В дом Бутаковых зашел учитель, а скоро и жена Ивана вернулась из магазина с покупками.

— Знаю, Вася, что ты не пьешь, — открыл бутылку Иван Бутаков и налил первую рюмку Василию, — тебя позвал, думал: тоже сегодня не буду пить! Но сегодня нельзя не выпить — расколыхнул ты мне душу, Утин! Обида на пузанов и у меня вот где сидит…

— Это вы насчет областной музыкальной школы? — спросил учитель. — Зря, наверное. Там действительно школа для приходящих детей, для местных, городских.

— А в Москве? Там-то как?

— В Москве есть такая школа, где одаренных детей содержат на полном обеспечении. Вроде как школа-интернат, только целиком музыкальная.

— Во, видел? — поднял палец Василий Утин. — Я что говорил? К министру пойду — добьюсь!

Василий опять расхрабрился и даже опрокинул в рот стопку.

— Вам лучше для начала в радиовещание там зайти, — сказал ему учитель, — Ганька стоит такой заботы. Подумать только: Сен-Санса на слух играет!

Василий радостно оглядывал лица: все хорошо получается, и учитель его поддерживает! И Дуся в ожидании разлуки с Ганькой мокрит глаза — все серьезно и все как водится! Разглаживает Дуся на коленях обнову — костюм для Ганьки. Сам Ганька где-то прячется во дворе — не могли его докричаться. Тоже, видать, страдает, думает: отца с матерью надолго покинуть придется!

Домой Василий Утин уходил поздно. Тихая ночь качала над деревней запах горькой полыни и хвои лиственниц. Спала деревня. В редких окнах горели огни, лежали тени цветочных горшков на шторах. Сидят в этих домах бабы и мужики и, может, говорят про него, Василия Утина.

Шорох босых ног послышался. Так и есть — Ганька догнал.

— Не сердитесь на меня, дядя Василий! Я не такой — вот увидите! Не сердитесь…

— Да ладно ты. Чепуха это все. Сам озорничал, когда маленький был.

Василий поелозил пятерней по Ганькиной голове, чувствуя упругость и тепло ребячьих волос, сказал коротко:

— Иди-ка, спи себе!

На пустыре Василий залез в какую-то болотину и долго огибал лужи с блестящей чернильной водой, в которой отражались звезды.

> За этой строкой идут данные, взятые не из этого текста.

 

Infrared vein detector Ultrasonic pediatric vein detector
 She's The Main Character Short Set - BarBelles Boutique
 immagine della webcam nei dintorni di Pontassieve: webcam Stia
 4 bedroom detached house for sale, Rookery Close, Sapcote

Во дворе Бутаковых задумчиво и длинно заиграла гармошка. За деревней зверем горбатилась сопка, и над ней мигал изумрудно-зеленый глаз большой одинокой звезды.

По ту сторону горбатой горы лежал угол Тысячный, в холодных и росных лугах которого дремали жирные пегие быки и хрупали травой табуны лошадей. Глухонемой сменщик Василия тоже, наверное, смотрел сейчас на эту звезду, ничего не зная про Ганьку и про пастуший народ кушаны, у которых был царь Васишка. И вовсе не царь, а такой же простой пастух…

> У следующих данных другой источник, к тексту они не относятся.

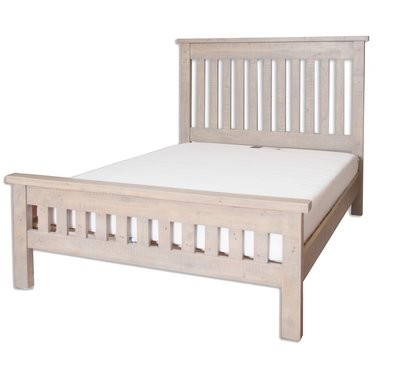 Melbourne Recycled King Size Bedframe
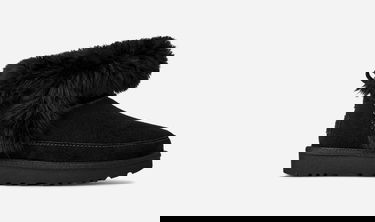 Sneakers og sko UGG Suede Classic Ultra Mini Chalet Boot Sort | 1173832-BLK, 0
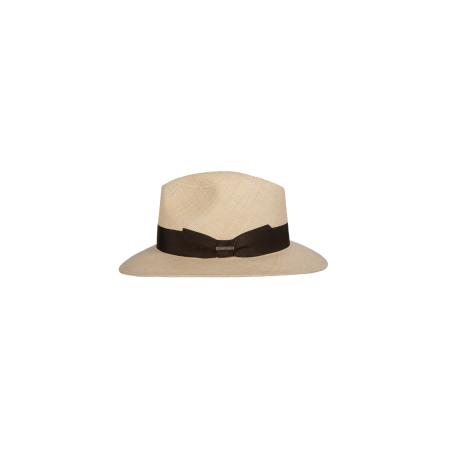 Hatland Hoed Stefano Panama beige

Василий выбрел на огороды, нащупал в темноте корявую жердину городьбы, остановился. Умом и всем телом он чувствовал сейчас бесконечные просторы мироздания и от бессилия облететь Вселенную плакал— от водки у него всегда делалось мокро в глазах, поэтому он и не пил ее. Жалостливо как-то делалось к себе и людям. А в Ганькином возрасте он хотел стать летчиком: облететь всю землю, увидеть Мадагаскар, якутский поселок Чапа-Олого, Соломоновы острова.

В эту ночь ему показалось, что он уже был в тех местах (крепко засело в памяти это Чапа-Олого!), хотя Василий Утин никогда не выезжал за пределы области и в Москву собирался первый раз в жизни.